» **Stored data**:

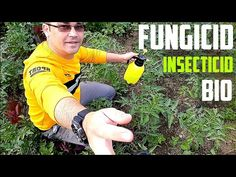 Useful Life Hacks, Youtube, Tips, Organic, Agriculture, Plant, Lawn And Garden, Youtubers, Youtube Movies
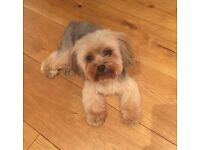 Friendly dog sitter available week days for your small doggies looking for company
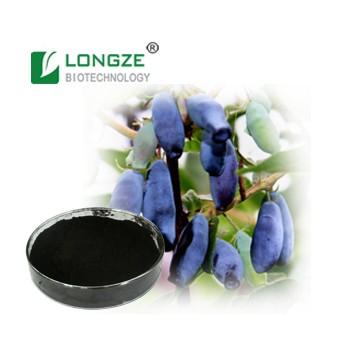 Lonicera caerulea Extract Powder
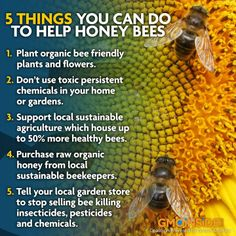 By Doing These Things We Can Help Bees To Stop Disappearing And Making The World A Better Place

» **Try it**: Up to and including the line containing "Lonicera caerulea Extract Powder", repeat every line from the start of the data, but none of the pictures.

» **Response**:
 Useful Life Hacks, Youtube, Tips, Organic, Agriculture, Plant, Lawn And Garden, Youtubers, Youtube Movies
 Friendly dog sitter available week days for your small doggies looking for company
 Lonicera caerulea Extract Powder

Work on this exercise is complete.